By: Lawrence P. Casalino

Published: October, 2006

Medicare Brief No. 14 ~ October 2006

Summary: What can Medicare do to improve quality and reduce disparities in clinical care? Increasing the cultural competence of individual physicians and their use of evidence-based guidelines will be useful—but insufficient. What is needed are organized care management processes that will support physicians and medical teams in their clinical decisionmaking, assist patients in managing their own illnesses, and provide clinicians with feedback on their performance.

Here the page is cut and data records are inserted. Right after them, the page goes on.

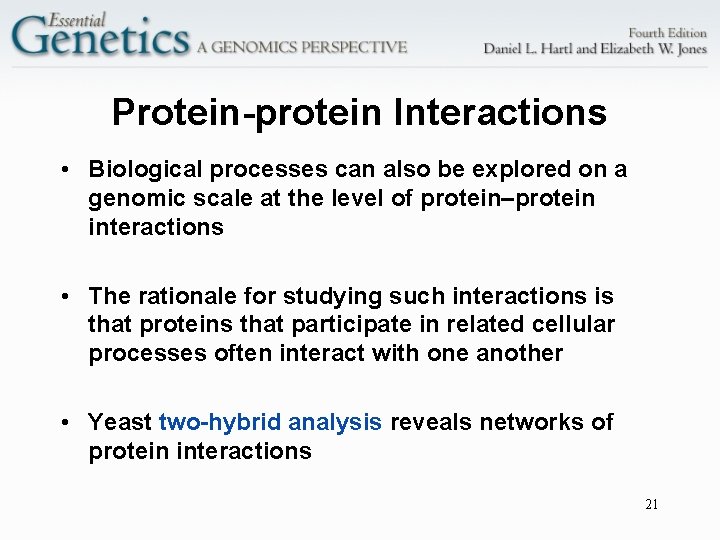 Essential Genetics A GENOMICS PERSPECTIVE

Fourth Edition
Daniel L. Hartl and Elizabeth W. Jones

Protein-protein Interactions

• Biological processes can also be explored on a genomic scale at the level of protein–protein interactions

• The rationale for studying such interactions is that proteins that participate in related cellular processes often interact with one another

• Yeast two-hybrid analysis reveals networks of protein interactions

21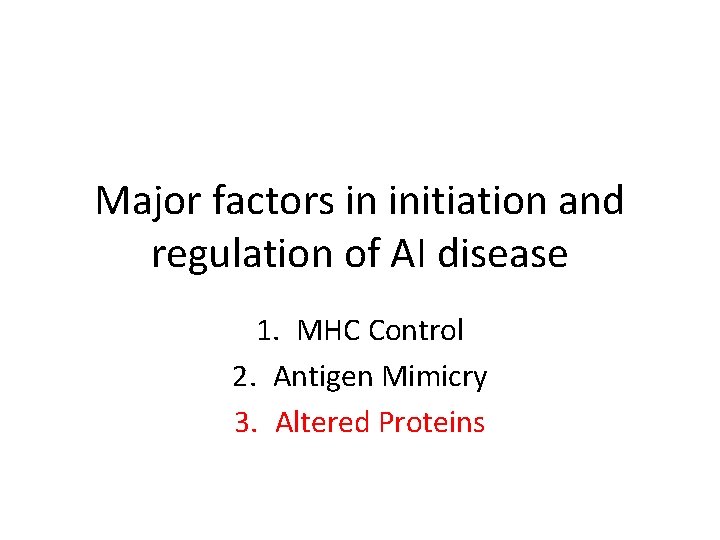 Major factors in initiation and regulation of AI disease

1. MHC Control
2. Antigen Mimicry
3. Altered Proteins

Medicare should therefore seek to strengthen both the capabilities of medical groups to improve the quality of care and their incentives to do so. Unless carefully designed, however, incentives to improve quality—such as pay for performance and public reporting—could increase disparities, for example, by directing additional resources to providers who are already performing at a high level. Medicare should be alert to this possibility when devising incentives for quality and should carefully study the effects of incentives on disparities. If general efforts at quality improvement do not succeed in reducing disparities, targeted measures will be required.

Lawrence P. Casalino is an assistant professor of health services research in the Department of Health Studies at the University of Chicago. This brief is drawn from his NASI working paper, Individual Physicians or Organized Processes: How Can Disparities in Clinical Care Be Reduced?